:: EXTRAIT ::
La réalisation est au même niveau que le pitch du film : aucune audace, zéro prise de risque, pas d’idée. Tu veux voir un action movie avec des combats intéressants, on a déjà fait des films comme Police Story, The Raid 1 & 2, ou même Jason Bourne, allez. D’ailleurs je n’ai rien contre Jason Bourne Héritage (coucou Jeremy Renner et Rachel Weisz, coucou les particules chimiques qui génèrent et annulent la manipulation mentale de super-soldats).


Le fond maintenant (car oui, on touche le fond).
Le vieux ressort de déculpabilisation « En fait tu n’as rien fait de mal, tu n’as pas tué ma gamine innocente dans cet incendie. Elle est juste brûlée sur le front, bon elle est moche donc je lui ai mis une puce dans la tête, mais rien qu’à elle, du coup c'est mon chef d'œuvre, plus coriace que les autres. »
Ça te prend pour un débile sur une résolution de l’intrigue : « Elle est la seule à avoir une puce électronique de contrôle dans la tête, mais elle guérit (comme toutes les autres) en une seconde avec un gaz magique scientifique rouge bioluminescent dont elle a mission de récupérer personnellement des fioles en début de film (mission failed), puis soigneusement exposé dans un frigo transparent dans le repaire super secret du méchant ».
D’ailleurs parlons-en, le repaire est introuvable pendant les deux tiers du film, mais niveau chronologie (lol, on y reviendra) on est en gros pendant Captain America: Civil War, donc au moment où Tony Stark est un gros parano sur la surveillance des extraterrestres, où il scrute chaque millimètre carré du ciel avec une technologie illimitée, alors qu’en fait personne ne repère la base de 1 km de large au milieu d’un nuage.


Mais Black Widow, c’est surtout (comme 98% des films US à gros budget, notez) un film sur les valeurs familiales, puisque le personnage-titre est une action girl badass, solitaire et écorchée. Logique. Tu vas retrouver tous les poncifs de la vie de famille, et même plus : une histoire où le "père" raconte à sa "fille" assise près d’un lit comment son propre père lui avait pissé sur les mains pour éviter qu’elles ne gèlent dans le froid : là j’avoue, la parabole familiale me dépasse.
C’est le repas de famille où la gosse n’arrive pas à en placer une sur la stratégie d’attaque, parce que les parents ricanent de choses très intéressantes, genre j’ai appelé mon cochon comme toi, t’as vu il te ressemble, gruik (là, un mec dans la salle de ciné a rigolé, j’ai cru que j’allais me lever pour buter l’humanité entière, mais en fait non).
:::
:: DONNÉES À TRAITER ::
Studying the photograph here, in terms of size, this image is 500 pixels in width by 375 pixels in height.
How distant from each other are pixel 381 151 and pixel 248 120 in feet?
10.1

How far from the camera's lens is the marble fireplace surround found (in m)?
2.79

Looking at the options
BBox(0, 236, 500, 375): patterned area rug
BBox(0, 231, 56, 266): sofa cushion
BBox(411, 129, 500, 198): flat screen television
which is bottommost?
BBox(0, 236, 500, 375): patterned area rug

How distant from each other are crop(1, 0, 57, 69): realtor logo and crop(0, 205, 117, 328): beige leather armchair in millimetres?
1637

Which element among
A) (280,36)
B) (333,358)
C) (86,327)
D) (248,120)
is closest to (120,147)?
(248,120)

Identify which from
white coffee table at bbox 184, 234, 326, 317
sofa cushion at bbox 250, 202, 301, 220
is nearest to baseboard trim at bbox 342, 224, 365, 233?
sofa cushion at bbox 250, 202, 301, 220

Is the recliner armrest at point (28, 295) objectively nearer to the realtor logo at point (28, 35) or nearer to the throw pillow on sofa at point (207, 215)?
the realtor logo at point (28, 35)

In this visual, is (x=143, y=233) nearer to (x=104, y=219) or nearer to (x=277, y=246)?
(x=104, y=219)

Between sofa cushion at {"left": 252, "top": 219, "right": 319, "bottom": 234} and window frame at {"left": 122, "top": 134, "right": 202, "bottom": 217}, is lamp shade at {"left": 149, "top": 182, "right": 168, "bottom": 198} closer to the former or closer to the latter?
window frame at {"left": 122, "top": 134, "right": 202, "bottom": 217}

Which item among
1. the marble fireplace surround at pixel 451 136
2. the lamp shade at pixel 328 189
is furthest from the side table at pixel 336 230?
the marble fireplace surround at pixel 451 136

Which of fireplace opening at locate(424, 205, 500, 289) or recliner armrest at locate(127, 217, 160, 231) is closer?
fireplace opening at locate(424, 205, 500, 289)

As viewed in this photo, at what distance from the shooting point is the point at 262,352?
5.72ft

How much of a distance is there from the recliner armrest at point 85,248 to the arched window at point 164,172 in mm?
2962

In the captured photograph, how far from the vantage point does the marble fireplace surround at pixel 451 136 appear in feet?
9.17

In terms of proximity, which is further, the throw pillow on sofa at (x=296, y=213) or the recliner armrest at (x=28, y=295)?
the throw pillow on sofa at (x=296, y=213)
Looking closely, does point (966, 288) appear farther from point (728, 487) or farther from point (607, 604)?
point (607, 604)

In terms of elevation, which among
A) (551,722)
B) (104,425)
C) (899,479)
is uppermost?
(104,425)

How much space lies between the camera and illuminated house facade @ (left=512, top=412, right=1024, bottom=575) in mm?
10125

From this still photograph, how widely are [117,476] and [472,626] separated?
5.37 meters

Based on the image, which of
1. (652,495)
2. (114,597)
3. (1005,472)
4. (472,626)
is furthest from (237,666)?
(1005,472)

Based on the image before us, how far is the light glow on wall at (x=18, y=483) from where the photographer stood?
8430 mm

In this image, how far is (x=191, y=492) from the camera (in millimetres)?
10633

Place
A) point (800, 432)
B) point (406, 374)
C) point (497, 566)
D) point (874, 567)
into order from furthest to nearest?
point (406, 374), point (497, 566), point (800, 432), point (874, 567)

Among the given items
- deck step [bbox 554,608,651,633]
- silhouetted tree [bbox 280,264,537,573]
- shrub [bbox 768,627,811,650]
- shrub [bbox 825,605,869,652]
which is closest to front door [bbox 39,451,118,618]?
:::
▸ CONSIGNES
**a)** Indiquez si chacun des énoncés suivants concorde avec l'extrait : (i) le repaire du méchant reste introuvable pendant les deux tiers du film ; (ii) la chronologie du film est située pendant Avengers: Endgame ; (iii) l'extrait exprime un rejet de Jason Bourne Héritage. Pour chacun, répondez par oui ou non et citez à l'identique les mots de l'extrait qui tranchent.
**b)** Dans les entrées, recopiez sans la moindre modification tout ce qui va de la ligne contenant « Looking closely, does » jusqu'à la ligne contenant « point (406, 374), point », ces deux lignes comprises.

▸ RÉPONSES FOURNIES
**a)**
(i) Oui : « le repaire est introuvable pendant les deux tiers du film »
(ii) Non : « on est en gros pendant Captain America: Civil War »
(iii) Non : « je n’ai rien contre Jason Bourne Héritage »

**b)**
Looking closely, does point (966, 288) appear farther from point (728, 487) or farther from point (607, 604)?
point (607, 604)

In terms of elevation, which among
A) (551,722)
B) (104,425)
C) (899,479)
is uppermost?
(104,425)

How much space lies between the camera and illuminated house facade @ (left=512, top=412, right=1024, bottom=575) in mm?
10125

From this still photograph, how widely are [117,476] and [472,626] separated?
5.37 meters

Based on the image, which of
1. (652,495)
2. (114,597)
3. (1005,472)
4. (472,626)
is furthest from (237,666)?
(1005,472)

Based on the image before us, how far is the light glow on wall at (x=18, y=483) from where the photographer stood?
8430 mm

In this image, how far is (x=191, y=492) from the camera (in millimetres)?
10633

Place
A) point (800, 432)
B) point (406, 374)
C) point (497, 566)
D) point (874, 567)
into order from furthest to nearest?
point (406, 374), point (497, 566), point (800, 432), point (874, 567)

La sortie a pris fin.